● RECORDS PROVIDED:
Segment Open
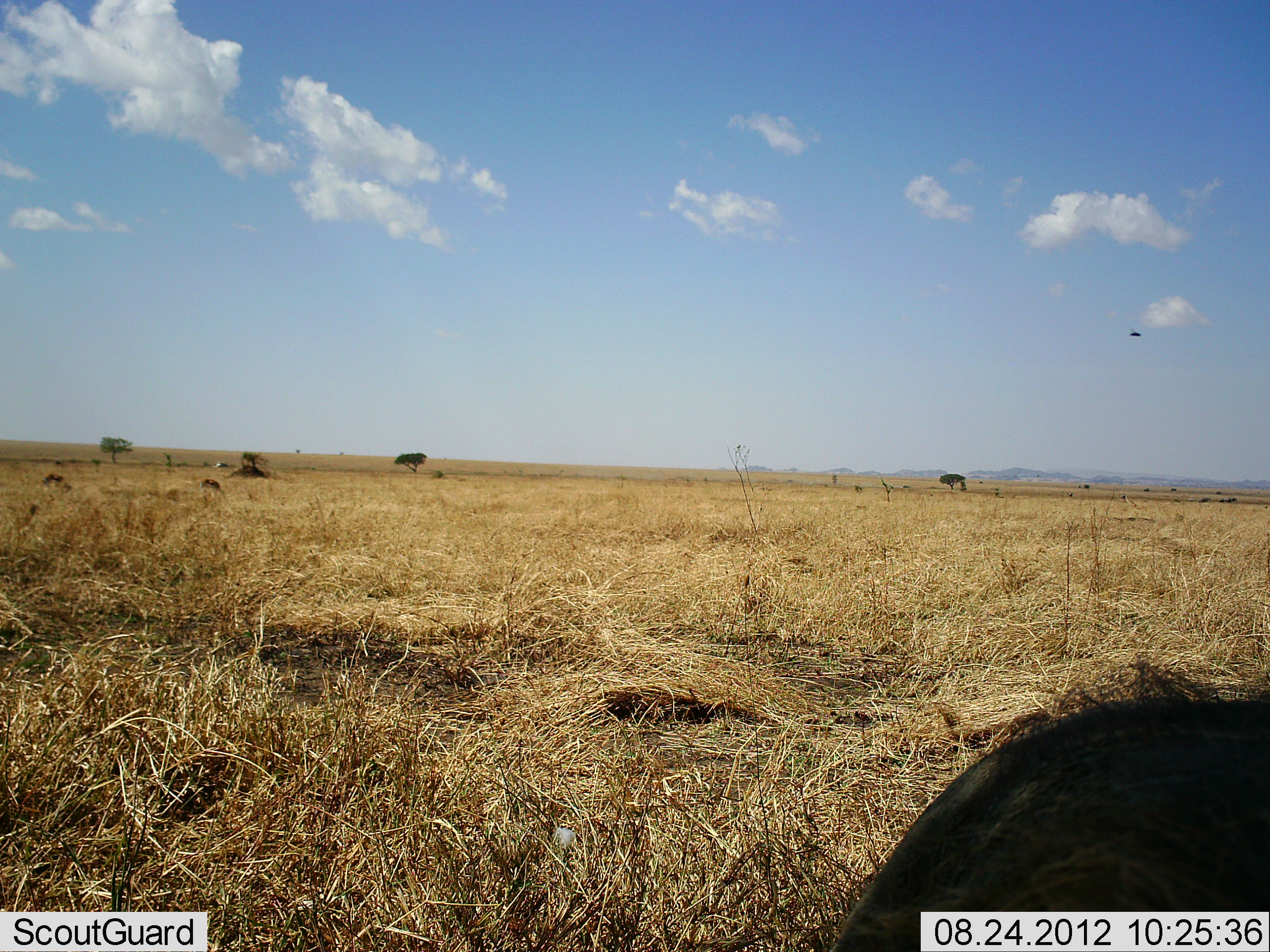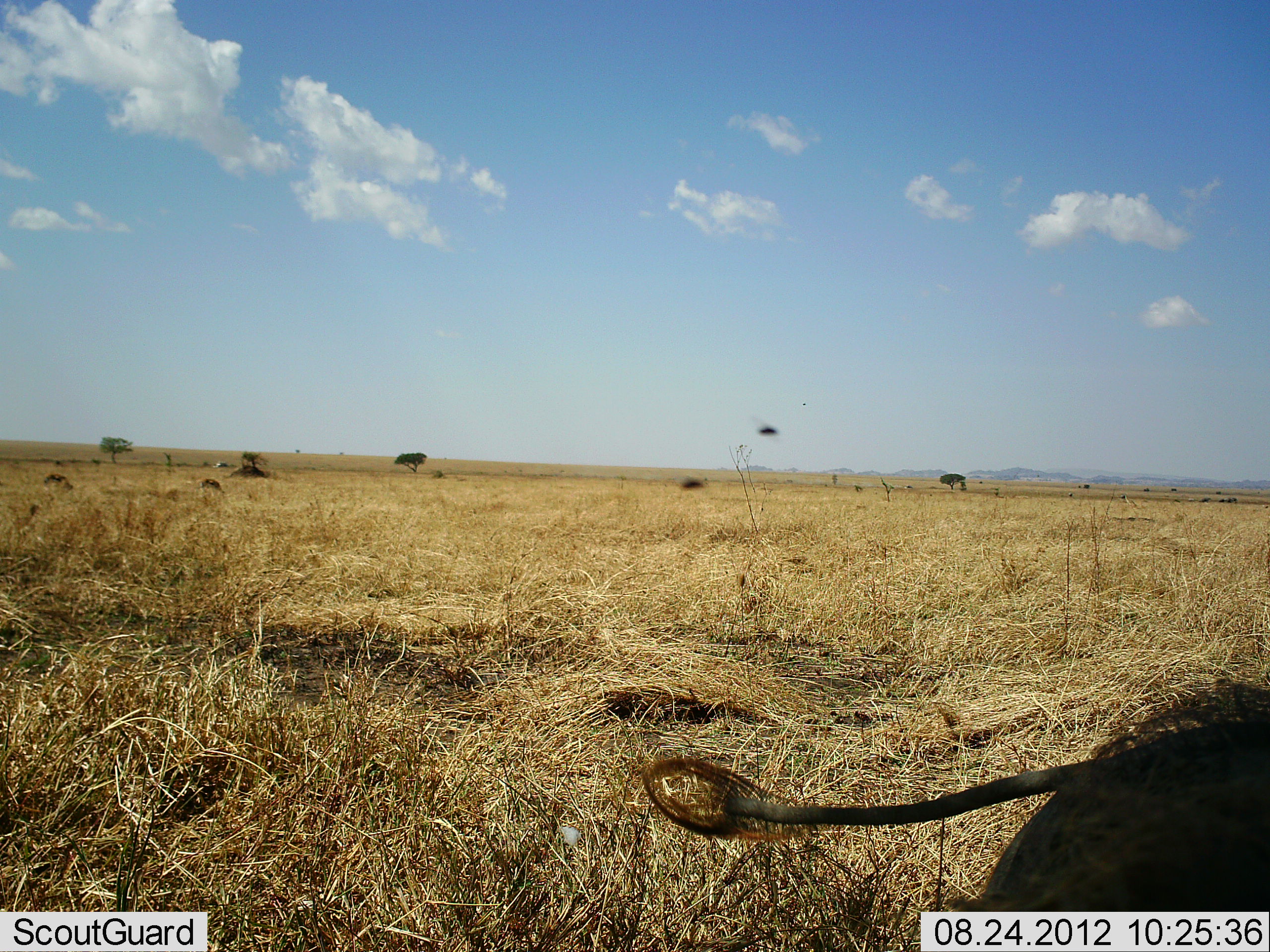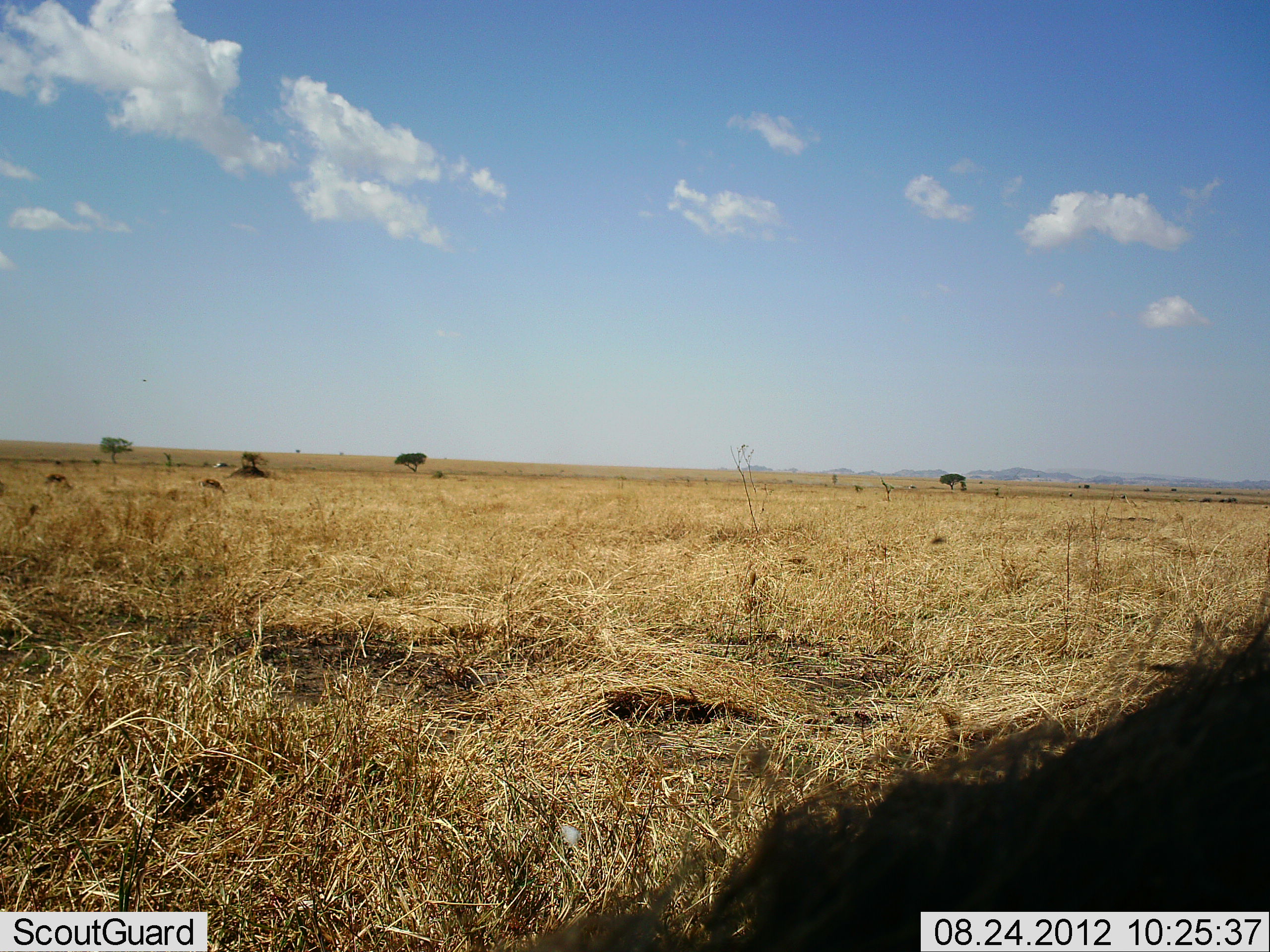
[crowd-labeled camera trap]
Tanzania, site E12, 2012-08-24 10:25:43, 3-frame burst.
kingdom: Animalia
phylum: Chordata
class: Mammalia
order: Artiodactyla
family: Suidae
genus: Phacochoerus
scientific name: Phacochoerus africanus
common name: warthog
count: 1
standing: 60%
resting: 10%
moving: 20%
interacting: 0%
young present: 0%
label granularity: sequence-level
Segment Closed
Line by line, restate the data above exactly as it stands, minus the pictures.

● ANSWER FOR THE TASK:
[crowd-labeled camera trap]
Tanzania, site E12, 2012-08-24 10:25:43, 3-frame burst.
kingdom: Animalia
phylum: Chordata
class: Mammalia
order: Artiodactyla
family: Suidae
genus: Phacochoerus
scientific name: Phacochoerus africanus
common name: warthog
count: 1
standing: 60%
resting: 10%
moving: 20%
interacting: 0%
young present: 0%
label granularity: sequence-level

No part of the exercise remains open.